Schattenblick → INFOPOOL → SPORT → MEINUNGEN


KOMMENTAR/224: Gleichschritt der Nutznießer ... (SB)


Marktförmige Immunregulation: Käuflicher Handball - käufliche Menschen(rechtspolitik)


Die Wettbewerbsapologeten welcher Profession auch immer leben davon, daß sie eine "Glaubwürdigkeit" oder "Integrität" des organisierten Sports unterstellen, die mit allen Mitteln vor Angriffen oder Erosionen bewahrt werden müßte. Anläßlich der Handball-Weltmeisterschaft im eigenen Land hat nun Katar in einer Deutlichkeit, die nichts zu wünschen übrig läßt, vor Augen geführt, wie käuflich die Sportwelt ist, die sich auf ihre hehren Prinzipien, Kodexe und Werte so viel einbildet!

Schade nur, daß der steinreichen Golfmonarchie der totale Triumph bei der WM verwehrt blieb. Im Endspiel unterlag die hauptsächlich aus eingebürgerten Weltklassespielern bestehende Auswahl Katars dem Seriengewinner Frankreich mit 22:25 und verpaßte damit knapp die "Sensation", als erste nichteuropäische Handball-Nation einen globalen Titel einzuheimsen. Wobei der internationale Nationenwettbewerb ohnehin nicht mehr gilt, weil fast alle Nationen regen Gebrauch von der Praxis der Einbürgerung machen. So ist auch den Kataris nicht vorzuhalten, daß sie als Land ohne gewachsene Sporttradition auf ausländische Söldner setzten, den von privatwirtschaftlichen Profit- und staatlichen Renommierinteressen beherrschten Stellvertreterkrieg auf dem Spielfeld für sie zu gewinnen. Aus eigener "Talentezucht" - und das ist in diesem Gewerbe auch so gemeint, wie es sich anhört - vermochte Katar lediglich vier Ballwerfer für das A-Kader heranzuziehen.

» **AUFGABEN**
(a) Schreibe aus dem Kommentar zur Handball-WM in Katar den Abschnitt wortgetreu ab. Setze bei den Worten „Schattenblick → INFOPOOL“ ein und ende nach „- käufliche Menschen(rechtspolitik)“.
(b) Führe den Kommentar zur Handball-WM in Katar im Anschluss an seinen letzten Satz weiter.

» **DATENSATZINHALT**

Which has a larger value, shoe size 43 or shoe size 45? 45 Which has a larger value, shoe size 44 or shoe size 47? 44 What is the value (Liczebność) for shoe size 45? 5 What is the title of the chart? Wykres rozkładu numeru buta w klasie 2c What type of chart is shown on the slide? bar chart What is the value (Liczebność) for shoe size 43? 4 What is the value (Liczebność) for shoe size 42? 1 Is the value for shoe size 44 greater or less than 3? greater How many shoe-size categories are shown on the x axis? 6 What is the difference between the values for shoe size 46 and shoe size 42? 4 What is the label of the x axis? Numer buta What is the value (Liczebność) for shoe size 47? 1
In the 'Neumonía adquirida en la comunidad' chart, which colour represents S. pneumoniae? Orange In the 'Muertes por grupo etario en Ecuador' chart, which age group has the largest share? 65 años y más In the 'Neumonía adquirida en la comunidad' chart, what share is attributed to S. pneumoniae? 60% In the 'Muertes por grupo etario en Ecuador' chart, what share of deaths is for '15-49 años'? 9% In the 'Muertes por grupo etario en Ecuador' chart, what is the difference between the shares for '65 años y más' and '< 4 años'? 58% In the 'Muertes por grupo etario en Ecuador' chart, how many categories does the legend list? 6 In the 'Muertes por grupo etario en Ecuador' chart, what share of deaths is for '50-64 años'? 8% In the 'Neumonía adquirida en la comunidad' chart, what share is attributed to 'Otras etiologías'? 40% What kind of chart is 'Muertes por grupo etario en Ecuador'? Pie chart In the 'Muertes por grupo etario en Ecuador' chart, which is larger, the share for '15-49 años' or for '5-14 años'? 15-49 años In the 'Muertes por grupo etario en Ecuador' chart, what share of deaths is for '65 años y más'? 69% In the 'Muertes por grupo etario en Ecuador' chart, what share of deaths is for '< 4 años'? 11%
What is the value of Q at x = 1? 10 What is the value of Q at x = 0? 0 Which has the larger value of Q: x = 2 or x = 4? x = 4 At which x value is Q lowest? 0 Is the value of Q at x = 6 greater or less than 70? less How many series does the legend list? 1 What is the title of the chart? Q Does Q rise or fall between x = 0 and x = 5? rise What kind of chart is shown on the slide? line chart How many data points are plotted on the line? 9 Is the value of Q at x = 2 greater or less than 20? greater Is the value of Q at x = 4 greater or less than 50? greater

» **ANTWORTEN**
(a)
Schattenblick → INFOPOOL → SPORT → MEINUNGEN


KOMMENTAR/224: Gleichschritt der Nutznießer ... (SB)


Marktförmige Immunregulation: Käuflicher Handball - käufliche Menschen(rechtspolitik)

(b)
Für Sporttraditionalisten, die den Leistungswettbewerb ungeachtet seiner Widersprüche wie eine heilige Kuh verehren, war die Handball-Weltmeisterschaft eine einzige Katastrophe. Und das sicherlich nicht nur wegen der leeren Prachthallen vor Ort, der Weigerung katarischer Sportrechteverwerter, die Übertragung der deutschen Spiele im öffentlich-rechtlichen Free-TV zu ermöglichen, oder den frappanten "Ermessensspielräumen" der Schiedsrichter, die immer wieder für ungläubiges Kopfschütteln sorgten und den Verdacht nährten, hier sei Verbandspolitik von oben im Spiel. Deutschland hatte sich sportlich nicht für die WM qualifizieren können, wurde aber vom Weltverband IHF per "Wildcard" ins Endrunden-Turnier gehievt - was dem vielzitierten "Wettbewerbsgedanken" im Sport geradezu Hohn sprach. Um im begrenzten Teilnehmerfeld Platz für das wirtschaftliche Zugpferd aus Deutschland zu schaffen, wurde dem Handball-Winzling Australien über einen verbandsautokratischen Winkelzug kurzerhand die Teilnahmeberechtigung aberkannt. Alles regelkonform, alles demokratisch, versicherten der Weltverband und seine davon profitierenden Föderationen. [1] Trotz des Geschmäckles hat sich das konzertierte Ränkespiel für Deutschland gelohnt: Die DHB-Auswahl angelte sich am Ende Platz sieben, was sie zur Teilnahme an einem Qualifikationsturnier für die Olympischen Spiele 2016 in Rio berechtigt.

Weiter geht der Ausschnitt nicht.